What have I found so far:
1. It’s 16 MB with standard 4Mx4 chips, one-sided.
2. It has non-standard pinout, very close to ECC 40-bit SIMM described in US patent #5375084 by IBM which has the whole bunch of pins being reassigned
The patent: https://patents.justia.com/patent/5375084
3. Line 71 ins’t connected. Talking specifically it goes to pads of non-populated resistors on both sides, and on the front side the counterpart pad goes to A11 of each chip, whereas on the back side it goes to a data pin on one chip.

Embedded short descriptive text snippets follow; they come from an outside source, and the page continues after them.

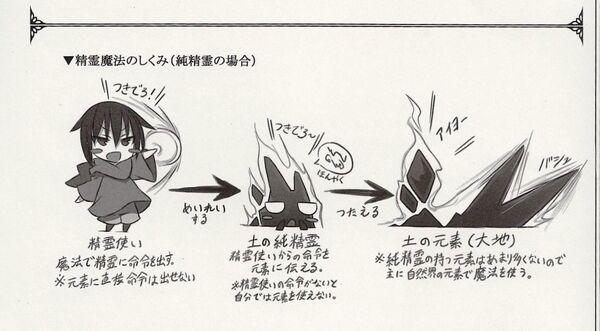 Mechanics of elemental magic1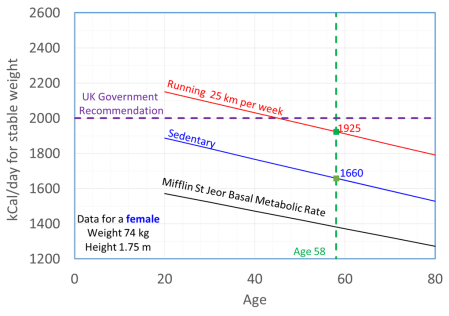 Calories versus Age Women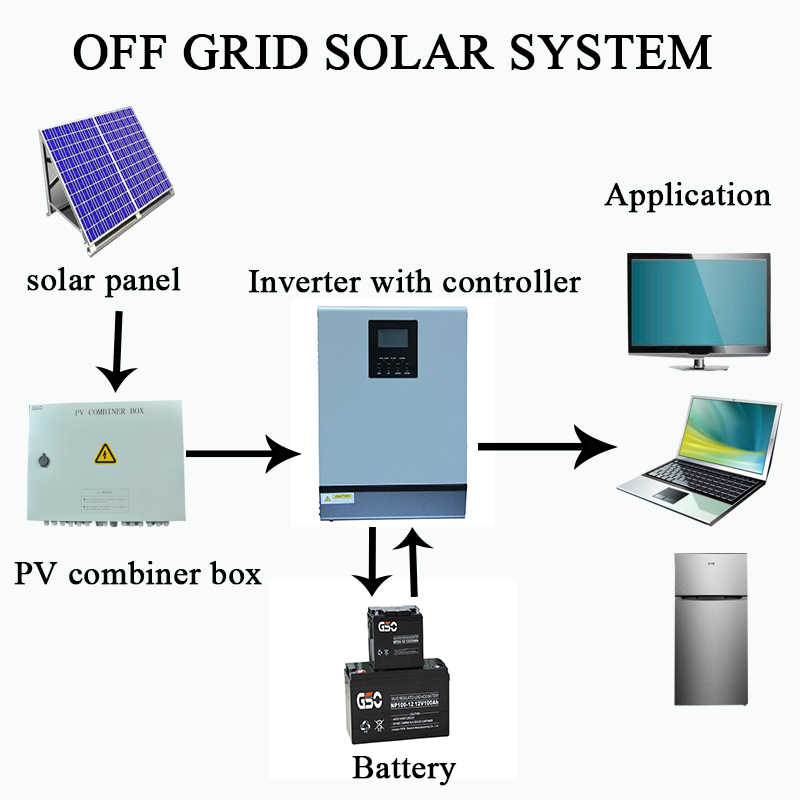 1kw off grid solar system with quality and best price wiring diagram 110 volt socket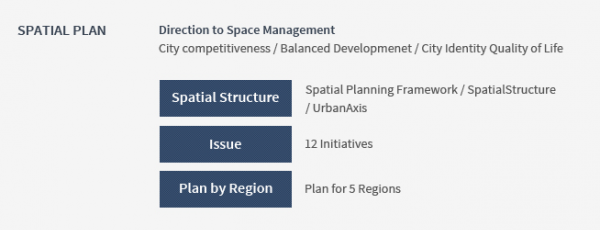 Spatial Plan : Direction to Space Management | 1) City Competitiveness 2) Balanced Developmenet 3) City Identity Quality of life | Spatial structure(spatial planning gramework) | Issue(12initiatives) | Plan by Region(plan for 5 regions)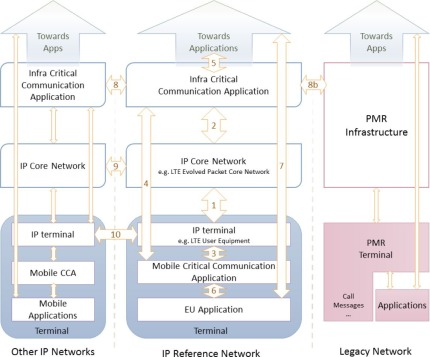 Interoperability for Public Safety Networks - ScienceDirect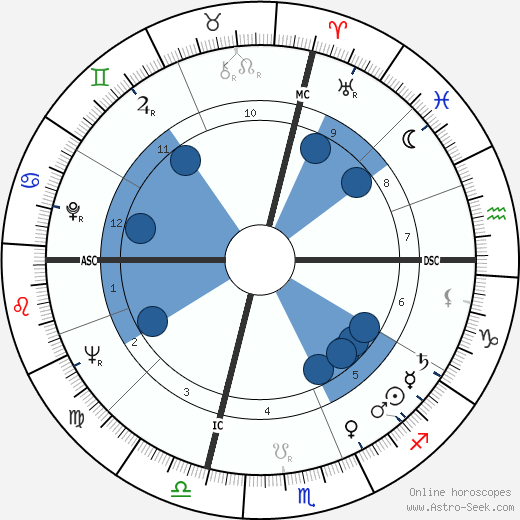 Richard George Eberling horoscope, astrology, sign, zodiac, date of birth, instagram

3. I’m not sure if it was 10-chip but all 7 identical modules I have are equipped only with 9 chips. According to absent C9 it seems to be legit.
4. Lines 41-42 are connected to address lines A10-A11 (instead of CAS2 and 3) and not directly but through 33-Ohm resistors.
5. Line 44 (RAS0) is shared between all chips whereas RAS2 is completely disconnected and doesn’t even has vias. It is not very usual configuration by the way as well as CAS0 shared between all 8 modules.
6. The module has markings:
27804-60
AO 13655
120244 Rev. A Southland
Datecode: 1195 USA
What do you think, what kind of MB or equipment these modules are supposed to be used for? Apple, IBM, Sun, disk cache controllers? I’m out of ideas and can’t find any reference on the internet.